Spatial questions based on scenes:
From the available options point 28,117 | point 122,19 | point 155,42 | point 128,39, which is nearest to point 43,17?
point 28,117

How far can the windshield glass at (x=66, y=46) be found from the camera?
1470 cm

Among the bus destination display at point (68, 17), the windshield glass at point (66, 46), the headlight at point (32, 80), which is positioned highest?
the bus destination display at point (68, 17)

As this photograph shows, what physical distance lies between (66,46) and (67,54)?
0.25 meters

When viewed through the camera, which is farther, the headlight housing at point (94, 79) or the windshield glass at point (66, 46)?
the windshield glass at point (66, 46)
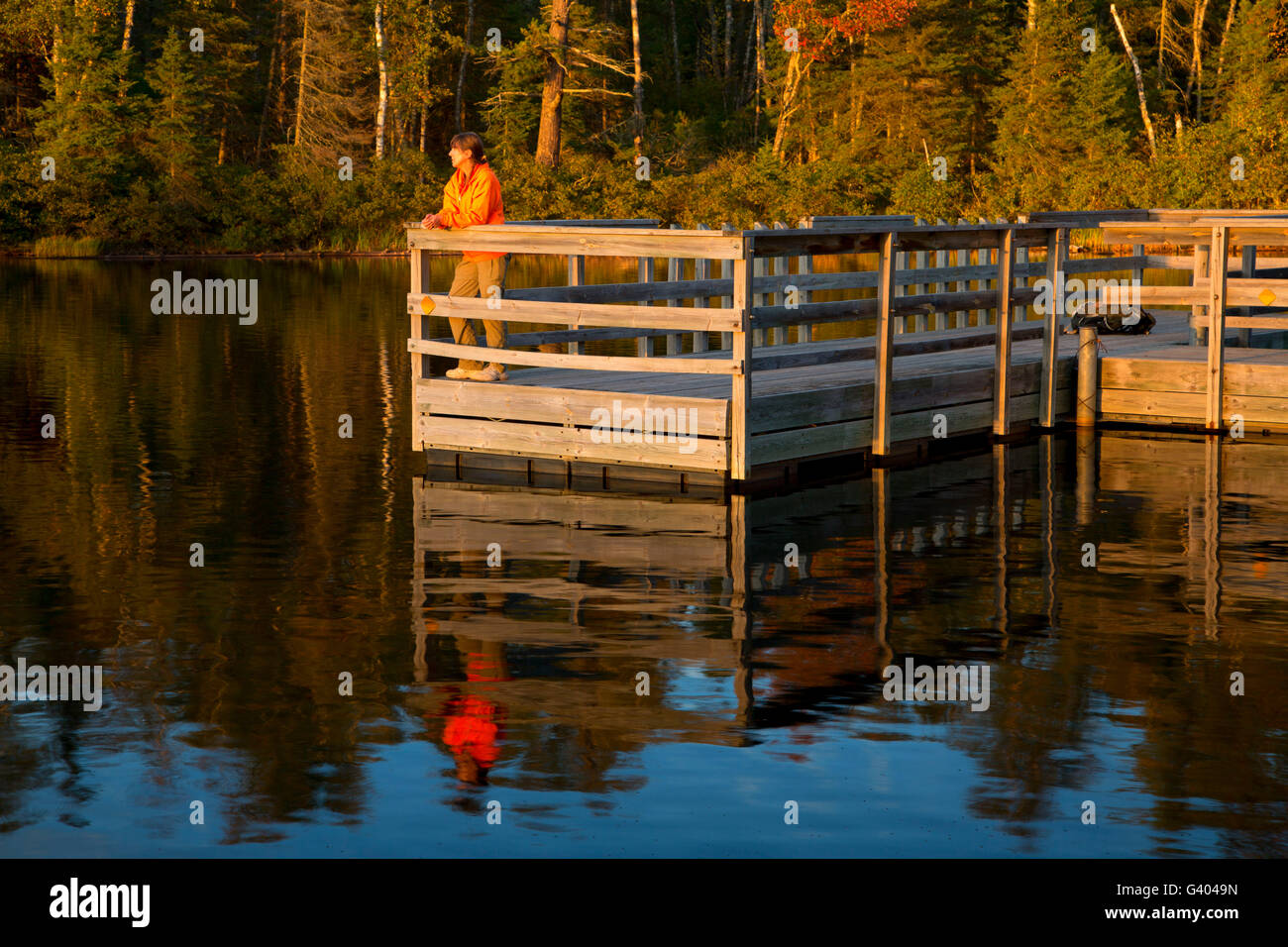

PROBLEM TO SOLVE | Rewrite the listing above, replacing "camera" with "viewer" wherever it occurs and leaving everything else unchanged. Omit the pictures from your version.

ANSWER |
From the available options point 28,117 | point 122,19 | point 155,42 | point 128,39, which is nearest to point 43,17?
point 28,117

How far can the windshield glass at (x=66, y=46) be found from the viewer?
1470 cm

Among the bus destination display at point (68, 17), the windshield glass at point (66, 46), the headlight at point (32, 80), which is positioned highest?
the bus destination display at point (68, 17)

As this photograph shows, what physical distance lies between (66,46) and (67,54)?
0.25 meters

When viewed through the viewer, which is farther, the headlight housing at point (94, 79) or the windshield glass at point (66, 46)?
the windshield glass at point (66, 46)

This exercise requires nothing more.